- Exercise directions: Pull out every line below holding the word "California".

+++ Provided records

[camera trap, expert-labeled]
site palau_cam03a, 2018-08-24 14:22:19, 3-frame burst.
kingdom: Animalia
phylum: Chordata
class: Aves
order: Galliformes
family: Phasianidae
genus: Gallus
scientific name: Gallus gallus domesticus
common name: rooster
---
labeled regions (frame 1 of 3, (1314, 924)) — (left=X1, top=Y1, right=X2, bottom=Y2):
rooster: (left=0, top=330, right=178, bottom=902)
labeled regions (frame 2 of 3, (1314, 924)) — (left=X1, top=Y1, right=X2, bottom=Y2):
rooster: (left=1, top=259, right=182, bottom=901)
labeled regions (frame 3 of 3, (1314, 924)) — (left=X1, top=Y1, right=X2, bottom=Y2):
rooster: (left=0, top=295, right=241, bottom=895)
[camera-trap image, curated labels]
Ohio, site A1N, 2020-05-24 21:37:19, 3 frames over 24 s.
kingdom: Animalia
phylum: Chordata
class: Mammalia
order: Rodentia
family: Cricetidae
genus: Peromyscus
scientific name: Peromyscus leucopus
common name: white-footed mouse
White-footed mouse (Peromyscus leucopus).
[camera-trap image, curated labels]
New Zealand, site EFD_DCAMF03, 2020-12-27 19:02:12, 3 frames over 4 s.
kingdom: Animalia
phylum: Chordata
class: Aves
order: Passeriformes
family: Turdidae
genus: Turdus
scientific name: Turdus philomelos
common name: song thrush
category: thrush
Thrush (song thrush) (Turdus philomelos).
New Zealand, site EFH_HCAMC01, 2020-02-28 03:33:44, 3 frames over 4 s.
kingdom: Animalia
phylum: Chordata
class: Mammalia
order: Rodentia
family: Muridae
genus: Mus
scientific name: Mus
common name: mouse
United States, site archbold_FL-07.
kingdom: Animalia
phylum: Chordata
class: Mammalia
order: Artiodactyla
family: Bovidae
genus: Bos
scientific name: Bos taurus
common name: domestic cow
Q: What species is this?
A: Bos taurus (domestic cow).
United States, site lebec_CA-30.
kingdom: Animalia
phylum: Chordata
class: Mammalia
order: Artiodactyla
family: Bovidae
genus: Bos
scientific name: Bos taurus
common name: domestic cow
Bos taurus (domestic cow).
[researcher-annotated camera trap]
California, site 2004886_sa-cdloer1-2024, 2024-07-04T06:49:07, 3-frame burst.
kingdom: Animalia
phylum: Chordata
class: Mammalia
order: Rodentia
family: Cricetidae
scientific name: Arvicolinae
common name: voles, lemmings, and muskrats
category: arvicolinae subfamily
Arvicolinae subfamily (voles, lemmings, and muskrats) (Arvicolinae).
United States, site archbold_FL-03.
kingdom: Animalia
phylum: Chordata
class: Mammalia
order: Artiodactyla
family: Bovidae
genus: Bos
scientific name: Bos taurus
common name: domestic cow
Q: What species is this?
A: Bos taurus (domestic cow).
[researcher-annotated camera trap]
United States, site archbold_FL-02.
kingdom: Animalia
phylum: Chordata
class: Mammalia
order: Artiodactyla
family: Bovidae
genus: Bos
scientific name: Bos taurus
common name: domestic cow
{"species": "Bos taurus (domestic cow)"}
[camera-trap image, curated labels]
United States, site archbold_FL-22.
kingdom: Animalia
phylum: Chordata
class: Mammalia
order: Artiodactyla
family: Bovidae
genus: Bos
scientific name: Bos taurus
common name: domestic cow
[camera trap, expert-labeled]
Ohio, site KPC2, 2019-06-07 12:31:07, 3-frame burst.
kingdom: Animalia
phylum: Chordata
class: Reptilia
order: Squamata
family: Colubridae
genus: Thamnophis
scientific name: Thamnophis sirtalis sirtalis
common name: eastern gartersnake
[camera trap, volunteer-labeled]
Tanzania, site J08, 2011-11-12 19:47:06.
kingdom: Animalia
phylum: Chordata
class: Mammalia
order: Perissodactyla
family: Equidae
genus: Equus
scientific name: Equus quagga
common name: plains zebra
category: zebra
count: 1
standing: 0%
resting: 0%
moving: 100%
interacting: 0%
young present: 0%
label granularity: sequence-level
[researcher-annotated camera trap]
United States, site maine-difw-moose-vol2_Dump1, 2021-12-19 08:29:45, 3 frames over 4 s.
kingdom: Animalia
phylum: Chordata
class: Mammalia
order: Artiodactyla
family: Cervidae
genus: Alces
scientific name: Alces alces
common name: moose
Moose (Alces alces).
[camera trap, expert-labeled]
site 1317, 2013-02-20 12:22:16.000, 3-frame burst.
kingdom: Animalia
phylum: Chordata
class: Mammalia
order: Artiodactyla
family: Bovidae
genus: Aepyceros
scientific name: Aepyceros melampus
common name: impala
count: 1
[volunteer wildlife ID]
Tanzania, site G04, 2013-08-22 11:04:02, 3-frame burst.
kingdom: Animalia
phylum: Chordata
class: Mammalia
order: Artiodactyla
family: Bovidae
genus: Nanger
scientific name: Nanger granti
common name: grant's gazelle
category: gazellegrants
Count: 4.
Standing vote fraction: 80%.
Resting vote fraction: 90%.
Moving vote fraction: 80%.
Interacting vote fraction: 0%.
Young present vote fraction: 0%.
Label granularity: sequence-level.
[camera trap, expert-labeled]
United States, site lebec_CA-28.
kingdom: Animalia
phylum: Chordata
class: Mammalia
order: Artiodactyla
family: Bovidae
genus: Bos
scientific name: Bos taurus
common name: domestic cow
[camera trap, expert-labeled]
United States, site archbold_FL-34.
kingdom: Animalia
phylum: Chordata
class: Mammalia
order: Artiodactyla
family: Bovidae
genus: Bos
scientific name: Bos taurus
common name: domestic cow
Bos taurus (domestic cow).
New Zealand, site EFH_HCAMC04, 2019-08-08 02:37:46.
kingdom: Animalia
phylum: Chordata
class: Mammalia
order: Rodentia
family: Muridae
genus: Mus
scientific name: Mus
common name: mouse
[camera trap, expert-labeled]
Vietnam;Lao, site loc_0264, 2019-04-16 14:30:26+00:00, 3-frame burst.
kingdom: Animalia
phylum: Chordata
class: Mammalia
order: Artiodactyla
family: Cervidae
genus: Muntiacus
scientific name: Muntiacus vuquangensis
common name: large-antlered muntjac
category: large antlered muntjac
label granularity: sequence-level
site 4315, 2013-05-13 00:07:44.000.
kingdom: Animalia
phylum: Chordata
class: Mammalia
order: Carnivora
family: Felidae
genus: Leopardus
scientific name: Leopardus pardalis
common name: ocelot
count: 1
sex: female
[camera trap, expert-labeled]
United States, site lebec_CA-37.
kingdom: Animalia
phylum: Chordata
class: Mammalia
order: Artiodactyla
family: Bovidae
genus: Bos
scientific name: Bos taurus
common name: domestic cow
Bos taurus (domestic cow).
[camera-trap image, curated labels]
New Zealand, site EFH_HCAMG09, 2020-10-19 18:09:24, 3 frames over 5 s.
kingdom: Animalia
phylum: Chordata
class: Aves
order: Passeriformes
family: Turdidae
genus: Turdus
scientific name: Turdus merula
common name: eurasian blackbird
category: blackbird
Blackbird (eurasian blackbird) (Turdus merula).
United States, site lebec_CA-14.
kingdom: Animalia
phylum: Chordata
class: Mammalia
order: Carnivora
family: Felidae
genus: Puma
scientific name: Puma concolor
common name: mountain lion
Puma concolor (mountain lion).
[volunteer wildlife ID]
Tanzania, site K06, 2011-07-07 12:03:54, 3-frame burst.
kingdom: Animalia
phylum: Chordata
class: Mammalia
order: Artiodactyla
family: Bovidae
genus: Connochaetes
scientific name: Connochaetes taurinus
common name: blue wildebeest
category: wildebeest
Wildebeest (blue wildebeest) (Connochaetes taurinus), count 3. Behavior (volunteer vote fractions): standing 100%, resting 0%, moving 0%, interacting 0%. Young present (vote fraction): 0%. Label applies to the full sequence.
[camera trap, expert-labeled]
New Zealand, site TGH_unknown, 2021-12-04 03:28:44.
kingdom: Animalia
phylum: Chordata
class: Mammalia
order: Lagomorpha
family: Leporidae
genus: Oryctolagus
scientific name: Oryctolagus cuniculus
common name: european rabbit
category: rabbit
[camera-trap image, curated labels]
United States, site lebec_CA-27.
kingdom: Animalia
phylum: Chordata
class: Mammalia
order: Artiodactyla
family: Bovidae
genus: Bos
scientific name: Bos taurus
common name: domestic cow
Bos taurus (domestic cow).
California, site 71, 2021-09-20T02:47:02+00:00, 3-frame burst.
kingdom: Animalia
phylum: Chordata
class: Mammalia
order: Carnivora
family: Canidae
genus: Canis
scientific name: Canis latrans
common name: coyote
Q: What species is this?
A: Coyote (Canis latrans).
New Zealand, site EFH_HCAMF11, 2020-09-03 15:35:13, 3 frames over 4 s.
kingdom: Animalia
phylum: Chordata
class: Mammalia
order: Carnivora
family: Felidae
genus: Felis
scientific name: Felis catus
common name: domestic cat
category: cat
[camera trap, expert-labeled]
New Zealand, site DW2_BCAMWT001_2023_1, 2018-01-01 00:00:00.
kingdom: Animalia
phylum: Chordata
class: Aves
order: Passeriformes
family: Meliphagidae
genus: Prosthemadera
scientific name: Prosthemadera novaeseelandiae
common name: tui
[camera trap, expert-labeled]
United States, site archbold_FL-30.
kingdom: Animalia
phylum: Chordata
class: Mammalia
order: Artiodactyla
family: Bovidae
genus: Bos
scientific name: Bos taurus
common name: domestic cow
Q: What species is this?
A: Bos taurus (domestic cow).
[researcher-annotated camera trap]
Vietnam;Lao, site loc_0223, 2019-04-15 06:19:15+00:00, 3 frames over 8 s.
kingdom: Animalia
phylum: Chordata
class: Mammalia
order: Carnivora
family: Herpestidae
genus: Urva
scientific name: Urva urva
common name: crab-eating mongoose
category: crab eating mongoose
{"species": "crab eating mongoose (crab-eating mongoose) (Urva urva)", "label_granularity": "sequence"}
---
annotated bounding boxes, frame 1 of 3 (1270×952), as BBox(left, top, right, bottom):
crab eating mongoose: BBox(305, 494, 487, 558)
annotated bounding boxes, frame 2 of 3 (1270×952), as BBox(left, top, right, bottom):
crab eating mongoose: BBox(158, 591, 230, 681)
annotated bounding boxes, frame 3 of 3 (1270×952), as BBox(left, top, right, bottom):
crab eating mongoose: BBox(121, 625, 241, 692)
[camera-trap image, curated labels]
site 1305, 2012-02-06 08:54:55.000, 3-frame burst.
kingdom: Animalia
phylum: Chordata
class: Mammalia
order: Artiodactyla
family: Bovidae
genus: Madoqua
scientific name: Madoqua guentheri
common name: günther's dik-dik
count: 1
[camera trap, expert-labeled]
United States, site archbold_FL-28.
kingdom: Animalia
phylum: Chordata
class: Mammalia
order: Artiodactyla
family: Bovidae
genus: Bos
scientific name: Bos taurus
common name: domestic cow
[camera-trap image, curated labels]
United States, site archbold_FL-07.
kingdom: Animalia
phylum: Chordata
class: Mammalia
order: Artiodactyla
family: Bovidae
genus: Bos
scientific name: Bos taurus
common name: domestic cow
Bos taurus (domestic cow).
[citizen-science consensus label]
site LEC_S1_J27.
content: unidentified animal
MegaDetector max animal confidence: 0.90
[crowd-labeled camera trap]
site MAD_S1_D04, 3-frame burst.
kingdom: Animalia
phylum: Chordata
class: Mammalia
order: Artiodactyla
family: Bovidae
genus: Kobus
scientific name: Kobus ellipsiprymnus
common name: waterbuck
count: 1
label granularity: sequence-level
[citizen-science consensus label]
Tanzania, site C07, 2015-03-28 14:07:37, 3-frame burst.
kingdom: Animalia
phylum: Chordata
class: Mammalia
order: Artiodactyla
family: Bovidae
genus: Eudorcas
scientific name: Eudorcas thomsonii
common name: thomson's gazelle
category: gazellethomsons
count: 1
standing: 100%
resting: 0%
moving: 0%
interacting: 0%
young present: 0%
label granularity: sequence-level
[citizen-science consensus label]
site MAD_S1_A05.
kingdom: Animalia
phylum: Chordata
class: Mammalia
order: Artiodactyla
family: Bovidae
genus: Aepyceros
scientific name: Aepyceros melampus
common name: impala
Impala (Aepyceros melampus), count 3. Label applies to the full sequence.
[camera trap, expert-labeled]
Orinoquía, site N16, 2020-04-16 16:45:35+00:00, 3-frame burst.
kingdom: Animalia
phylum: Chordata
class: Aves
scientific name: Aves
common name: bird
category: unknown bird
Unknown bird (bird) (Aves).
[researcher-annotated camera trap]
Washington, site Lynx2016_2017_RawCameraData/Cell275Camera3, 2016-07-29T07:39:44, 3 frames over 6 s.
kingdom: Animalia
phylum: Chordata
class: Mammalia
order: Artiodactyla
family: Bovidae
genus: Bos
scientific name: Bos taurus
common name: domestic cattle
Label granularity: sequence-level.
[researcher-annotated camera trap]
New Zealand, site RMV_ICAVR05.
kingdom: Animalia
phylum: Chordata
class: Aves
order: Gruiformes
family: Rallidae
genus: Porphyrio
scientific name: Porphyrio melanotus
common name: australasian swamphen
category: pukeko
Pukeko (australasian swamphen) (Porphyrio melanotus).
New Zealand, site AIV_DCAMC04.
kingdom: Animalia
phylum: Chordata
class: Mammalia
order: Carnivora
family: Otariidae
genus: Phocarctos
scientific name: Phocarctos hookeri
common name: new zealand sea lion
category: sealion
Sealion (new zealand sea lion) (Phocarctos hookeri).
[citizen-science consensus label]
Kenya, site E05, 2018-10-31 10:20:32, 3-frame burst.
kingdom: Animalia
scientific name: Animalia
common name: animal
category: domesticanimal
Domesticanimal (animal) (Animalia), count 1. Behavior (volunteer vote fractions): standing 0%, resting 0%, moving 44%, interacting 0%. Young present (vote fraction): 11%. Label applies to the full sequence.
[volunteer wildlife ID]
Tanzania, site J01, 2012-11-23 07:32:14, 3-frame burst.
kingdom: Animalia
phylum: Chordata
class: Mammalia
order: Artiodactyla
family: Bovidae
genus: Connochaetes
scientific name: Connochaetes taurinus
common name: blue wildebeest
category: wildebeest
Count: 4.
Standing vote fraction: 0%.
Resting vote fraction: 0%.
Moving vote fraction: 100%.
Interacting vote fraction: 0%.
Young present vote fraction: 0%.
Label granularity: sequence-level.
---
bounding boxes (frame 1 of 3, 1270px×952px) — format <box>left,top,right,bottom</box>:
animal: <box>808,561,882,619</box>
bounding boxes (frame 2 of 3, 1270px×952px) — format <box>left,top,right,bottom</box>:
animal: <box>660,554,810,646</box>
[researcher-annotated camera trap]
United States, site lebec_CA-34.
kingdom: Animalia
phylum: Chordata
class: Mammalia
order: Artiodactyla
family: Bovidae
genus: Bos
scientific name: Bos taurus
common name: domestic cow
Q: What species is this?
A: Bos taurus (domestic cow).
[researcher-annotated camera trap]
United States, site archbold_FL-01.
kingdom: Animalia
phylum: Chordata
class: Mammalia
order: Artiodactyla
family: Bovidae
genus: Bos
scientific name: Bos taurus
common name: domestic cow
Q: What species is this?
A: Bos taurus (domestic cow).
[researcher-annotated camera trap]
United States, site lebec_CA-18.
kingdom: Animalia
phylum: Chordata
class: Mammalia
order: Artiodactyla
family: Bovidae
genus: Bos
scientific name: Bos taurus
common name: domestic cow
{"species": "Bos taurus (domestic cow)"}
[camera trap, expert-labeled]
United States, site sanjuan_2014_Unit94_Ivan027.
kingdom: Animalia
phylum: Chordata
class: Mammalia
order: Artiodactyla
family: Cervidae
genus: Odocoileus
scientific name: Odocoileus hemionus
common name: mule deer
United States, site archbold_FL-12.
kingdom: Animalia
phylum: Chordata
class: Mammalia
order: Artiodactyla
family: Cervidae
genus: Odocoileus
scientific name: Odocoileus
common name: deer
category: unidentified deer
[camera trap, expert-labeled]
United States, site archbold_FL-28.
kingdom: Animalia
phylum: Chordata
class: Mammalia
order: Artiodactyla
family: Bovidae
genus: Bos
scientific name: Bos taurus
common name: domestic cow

++++++

- Result of this task:
California, site 2004886_sa-cdloer1-2024, 2024-07-04T06:49:07, 3-frame burst.
California, site 71, 2021-09-20T02:47:02+00:00, 3-frame burst.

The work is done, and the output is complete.